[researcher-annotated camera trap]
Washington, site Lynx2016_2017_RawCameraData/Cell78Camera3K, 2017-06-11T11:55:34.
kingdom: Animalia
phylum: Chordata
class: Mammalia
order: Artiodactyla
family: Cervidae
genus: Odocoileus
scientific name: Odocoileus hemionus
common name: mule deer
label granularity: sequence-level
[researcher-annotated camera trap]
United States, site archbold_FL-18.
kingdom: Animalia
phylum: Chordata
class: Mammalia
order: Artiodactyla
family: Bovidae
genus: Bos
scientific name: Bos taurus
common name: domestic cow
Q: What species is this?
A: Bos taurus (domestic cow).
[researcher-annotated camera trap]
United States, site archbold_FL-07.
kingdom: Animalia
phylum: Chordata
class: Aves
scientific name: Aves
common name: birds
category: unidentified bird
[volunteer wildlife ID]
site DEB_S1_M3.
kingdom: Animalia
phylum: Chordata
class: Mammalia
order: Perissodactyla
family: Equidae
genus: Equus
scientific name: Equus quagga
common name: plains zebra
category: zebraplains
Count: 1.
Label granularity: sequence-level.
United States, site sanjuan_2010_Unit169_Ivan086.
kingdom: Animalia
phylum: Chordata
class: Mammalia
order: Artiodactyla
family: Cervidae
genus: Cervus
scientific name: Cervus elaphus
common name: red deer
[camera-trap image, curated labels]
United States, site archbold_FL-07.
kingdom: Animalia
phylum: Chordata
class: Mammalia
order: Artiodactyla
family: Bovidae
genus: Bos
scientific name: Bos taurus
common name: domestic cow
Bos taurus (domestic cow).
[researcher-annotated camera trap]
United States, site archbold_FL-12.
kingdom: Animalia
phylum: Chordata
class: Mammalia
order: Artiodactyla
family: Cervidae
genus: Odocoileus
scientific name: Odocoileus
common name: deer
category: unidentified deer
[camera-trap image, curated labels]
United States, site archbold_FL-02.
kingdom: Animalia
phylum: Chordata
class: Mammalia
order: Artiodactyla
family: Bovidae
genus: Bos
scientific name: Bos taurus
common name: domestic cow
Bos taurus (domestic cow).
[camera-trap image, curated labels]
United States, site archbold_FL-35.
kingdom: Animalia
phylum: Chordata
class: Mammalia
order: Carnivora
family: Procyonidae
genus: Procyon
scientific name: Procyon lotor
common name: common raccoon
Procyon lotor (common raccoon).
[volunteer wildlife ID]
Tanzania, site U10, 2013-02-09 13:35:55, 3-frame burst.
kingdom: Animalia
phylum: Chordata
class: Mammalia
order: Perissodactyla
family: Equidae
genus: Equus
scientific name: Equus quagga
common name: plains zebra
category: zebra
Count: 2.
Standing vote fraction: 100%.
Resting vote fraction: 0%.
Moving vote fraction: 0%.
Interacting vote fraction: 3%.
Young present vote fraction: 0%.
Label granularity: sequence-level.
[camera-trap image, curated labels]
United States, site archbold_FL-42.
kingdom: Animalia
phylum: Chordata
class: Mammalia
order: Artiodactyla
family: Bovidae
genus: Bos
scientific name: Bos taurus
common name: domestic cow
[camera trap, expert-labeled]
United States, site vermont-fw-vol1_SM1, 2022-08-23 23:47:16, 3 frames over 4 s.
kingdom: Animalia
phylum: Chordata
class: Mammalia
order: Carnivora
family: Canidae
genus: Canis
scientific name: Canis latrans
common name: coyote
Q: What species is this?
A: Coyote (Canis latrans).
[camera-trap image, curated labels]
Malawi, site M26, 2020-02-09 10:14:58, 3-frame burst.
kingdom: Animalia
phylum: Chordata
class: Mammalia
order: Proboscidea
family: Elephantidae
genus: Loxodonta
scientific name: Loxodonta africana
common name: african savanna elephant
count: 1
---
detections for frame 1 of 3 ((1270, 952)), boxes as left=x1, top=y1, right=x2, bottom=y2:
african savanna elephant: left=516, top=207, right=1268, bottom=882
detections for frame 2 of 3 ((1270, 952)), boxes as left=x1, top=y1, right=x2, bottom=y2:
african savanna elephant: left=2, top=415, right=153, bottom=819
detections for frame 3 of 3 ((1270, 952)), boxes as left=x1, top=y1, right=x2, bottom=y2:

┄┄┄┄┄┄┄┄┄┄┄┄┄┄┄┄┄┄┄┄

[What is needed]:
Exactly as they stand, restate all the lines of the listing.

[Response]:
[researcher-annotated camera trap]
Washington, site Lynx2016_2017_RawCameraData/Cell78Camera3K, 2017-06-11T11:55:34.
kingdom: Animalia
phylum: Chordata
class: Mammalia
order: Artiodactyla
family: Cervidae
genus: Odocoileus
scientific name: Odocoileus hemionus
common name: mule deer
label granularity: sequence-level
[researcher-annotated camera trap]
United States, site archbold_FL-18.
kingdom: Animalia
phylum: Chordata
class: Mammalia
order: Artiodactyla
family: Bovidae
genus: Bos
scientific name: Bos taurus
common name: domestic cow
Q: What species is this?
A: Bos taurus (domestic cow).
[researcher-annotated camera trap]
United States, site archbold_FL-07.
kingdom: Animalia
phylum: Chordata
class: Aves
scientific name: Aves
common name: birds
category: unidentified bird
[volunteer wildlife ID]
site DEB_S1_M3.
kingdom: Animalia
phylum: Chordata
class: Mammalia
order: Perissodactyla
family: Equidae
genus: Equus
scientific name: Equus quagga
common name: plains zebra
category: zebraplains
Count: 1.
Label granularity: sequence-level.
United States, site sanjuan_2010_Unit169_Ivan086.
kingdom: Animalia
phylum: Chordata
class: Mammalia
order: Artiodactyla
family: Cervidae
genus: Cervus
scientific name: Cervus elaphus
common name: red deer
[camera-trap image, curated labels]
United States, site archbold_FL-07.
kingdom: Animalia
phylum: Chordata
class: Mammalia
order: Artiodactyla
family: Bovidae
genus: Bos
scientific name: Bos taurus
common name: domestic cow
Bos taurus (domestic cow).
[researcher-annotated camera trap]
United States, site archbold_FL-12.
kingdom: Animalia
phylum: Chordata
class: Mammalia
order: Artiodactyla
family: Cervidae
genus: Odocoileus
scientific name: Odocoileus
common name: deer
category: unidentified deer
[camera-trap image, curated labels]
United States, site archbold_FL-02.
kingdom: Animalia
phylum: Chordata
class: Mammalia
order: Artiodactyla
family: Bovidae
genus: Bos
scientific name: Bos taurus
common name: domestic cow
Bos taurus (domestic cow).
[camera-trap image, curated labels]
United States, site archbold_FL-35.
kingdom: Animalia
phylum: Chordata
class: Mammalia
order: Carnivora
family: Procyonidae
genus: Procyon
scientific name: Procyon lotor
common name: common raccoon
Procyon lotor (common raccoon).
[volunteer wildlife ID]
Tanzania, site U10, 2013-02-09 13:35:55, 3-frame burst.
kingdom: Animalia
phylum: Chordata
class: Mammalia
order: Perissodactyla
family: Equidae
genus: Equus
scientific name: Equus quagga
common name: plains zebra
category: zebra
Count: 2.
Standing vote fraction: 100%.
Resting vote fraction: 0%.
Moving vote fraction: 0%.
Interacting vote fraction: 3%.
Young present vote fraction: 0%.
Label granularity: sequence-level.
[camera-trap image, curated labels]
United States, site archbold_FL-42.
kingdom: Animalia
phylum: Chordata
class: Mammalia
order: Artiodactyla
family: Bovidae
genus: Bos
scientific name: Bos taurus
common name: domestic cow
[camera trap, expert-labeled]
United States, site vermont-fw-vol1_SM1, 2022-08-23 23:47:16, 3 frames over 4 s.
kingdom: Animalia
phylum: Chordata
class: Mammalia
order: Carnivora
family: Canidae
genus: Canis
scientific name: Canis latrans
common name: coyote
Q: What species is this?
A: Coyote (Canis latrans).
[camera-trap image, curated labels]
Malawi, site M26, 2020-02-09 10:14:58, 3-frame burst.
kingdom: Animalia
phylum: Chordata
class: Mammalia
order: Proboscidea
family: Elephantidae
genus: Loxodonta
scientific name: Loxodonta africana
common name: african savanna elephant
count: 1
---
detections for frame 1 of 3 ((1270, 952)), boxes as left=x1, top=y1, right=x2, bottom=y2:
african savanna elephant: left=516, top=207, right=1268, bottom=882
detections for frame 2 of 3 ((1270, 952)), boxes as left=x1, top=y1, right=x2, bottom=y2:
african savanna elephant: left=2, top=415, right=153, bottom=819
detections for frame 3 of 3 ((1270, 952)), boxes as left=x1, top=y1, right=x2, bottom=y2:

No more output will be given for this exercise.